The plan-bounded pattern in detail. Phase 1: agent reads task and writes plan. Phase 2: execute. Plan is in durable memory; updates are logged. The plan is also the user-visible artifact, operators can read the plan to know what's being done.

The time-bounded pattern in detail. Agent runs for X hours doing whatever it thinks best. At X hours, it surfaces a status: what was done, what's next, what blockers. Human reviews and decides: continue, stop, redirect. The time bound is the safety valve.

The hybrid. Time-bounded with periodic plan review. Every N hours, the agent surfaces a plan update; human approves; agent continues. Bounds long-running autonomy while still extracting value over multi-day timescales.

Common antipatterns

Stuffing all state in the prompt. Eventually exceeds context; the agent starts forgetting. Move long-term state to durable memory.

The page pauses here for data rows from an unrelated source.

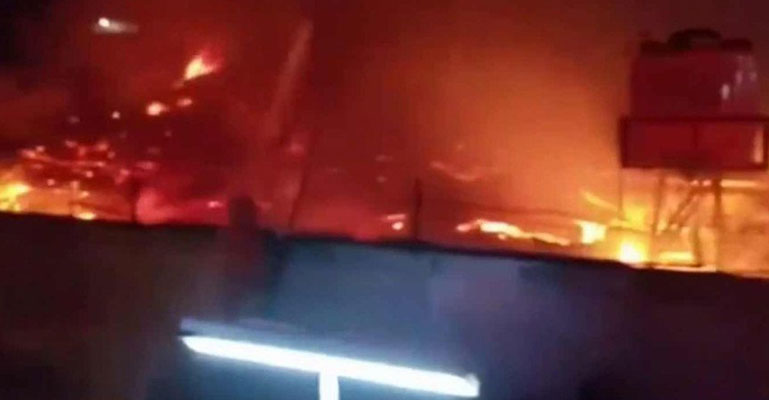 ইন্দোনেশিয়ায় কারাগারে আগুন, নিহত ৪০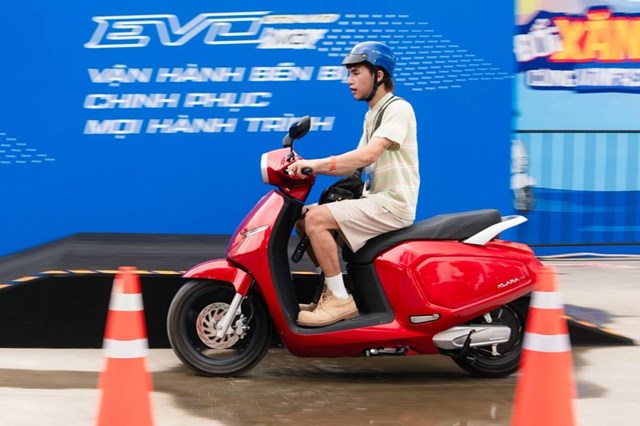 Chốt chọn VinFast Klara Neo, chủ xe H&#224; Nội khẳng định: ‘Thay đổi phương tiện, thay đổi cả lối sống’ - Ảnh 1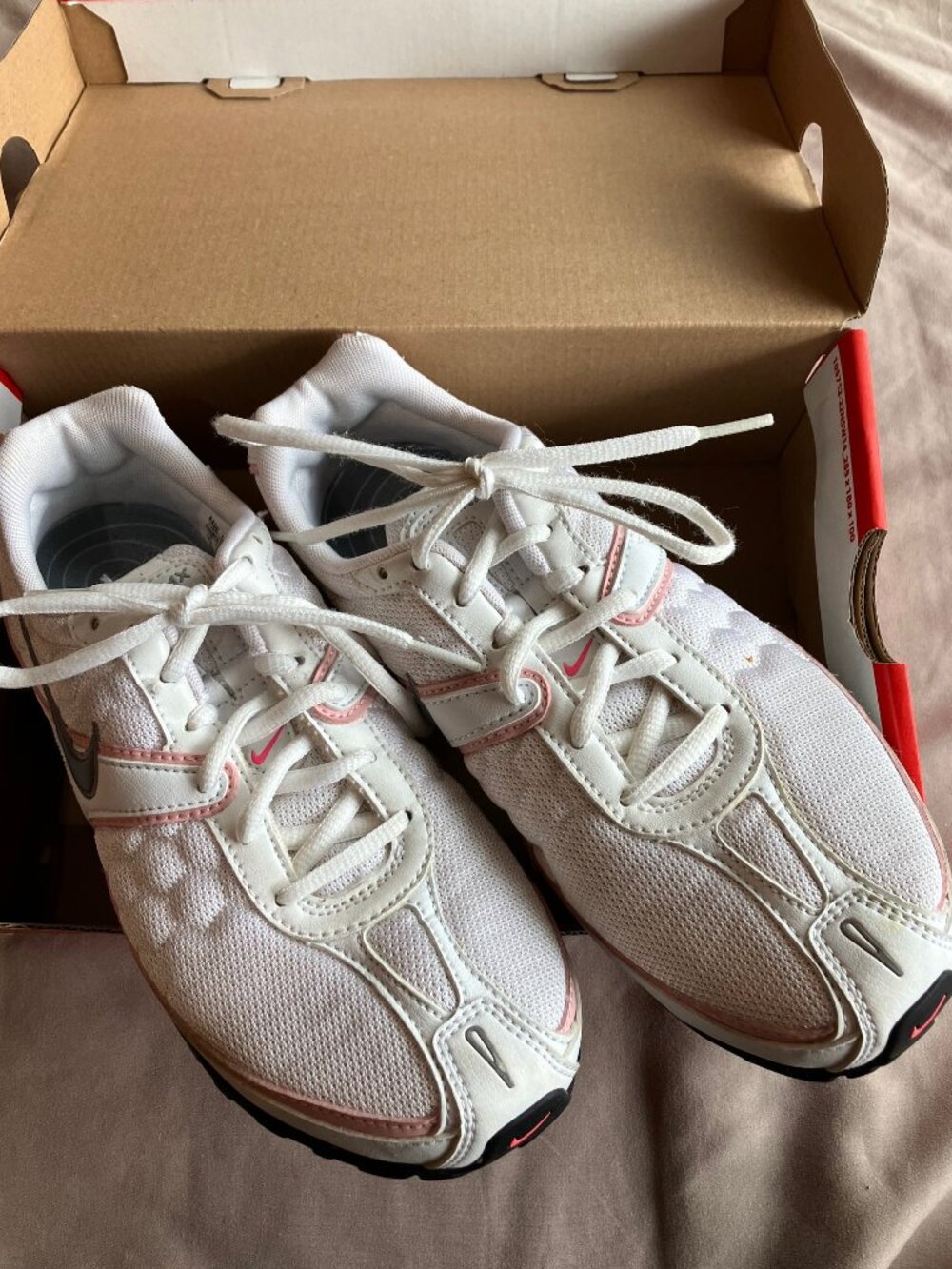 Nike Air Max White Pink Running Sneakers Athletic Shoes Women's Size 7 EUC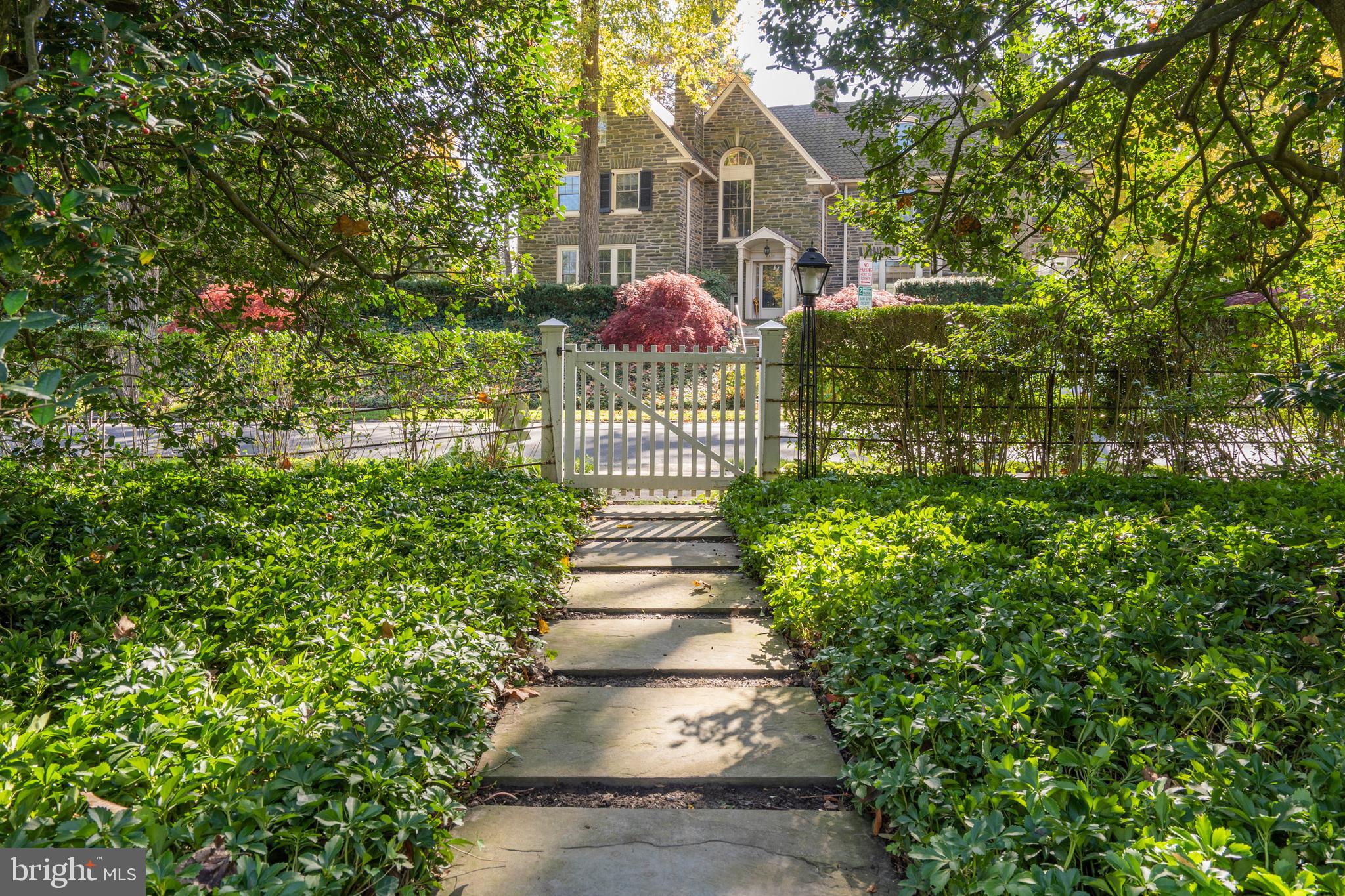 132 St Georges Road Ardmore, PA 19003 - Photo 87 of 87 a front view of a house with a yard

No checkpoints. One crash and a day's work is lost. Checkpoint per significant step.

No cost caps. One bug runs for 12 hours and bills $5k. Caps prevent the worst-case scenarios.

No human checkpoint for autonomy > 4 hours. The longer the agent runs unsupervised, the more drift accumulates. Build in periodic human review even for "trusted" agents.

What to do this week

Three moves. (1) For your longest-running agent, document its state model: what's in prompt context, what's in durable memory, what's in external systems. The map surfaces gaps. (2) Add per-task cost caps if missing. The cost of building the cap is small; the cost of not having one is the next runaway bill. (3) Test recovery: kill an agent mid-task; verify it resumes correctly. If recovery doesn't work, you've found a bug worth fixing immediately.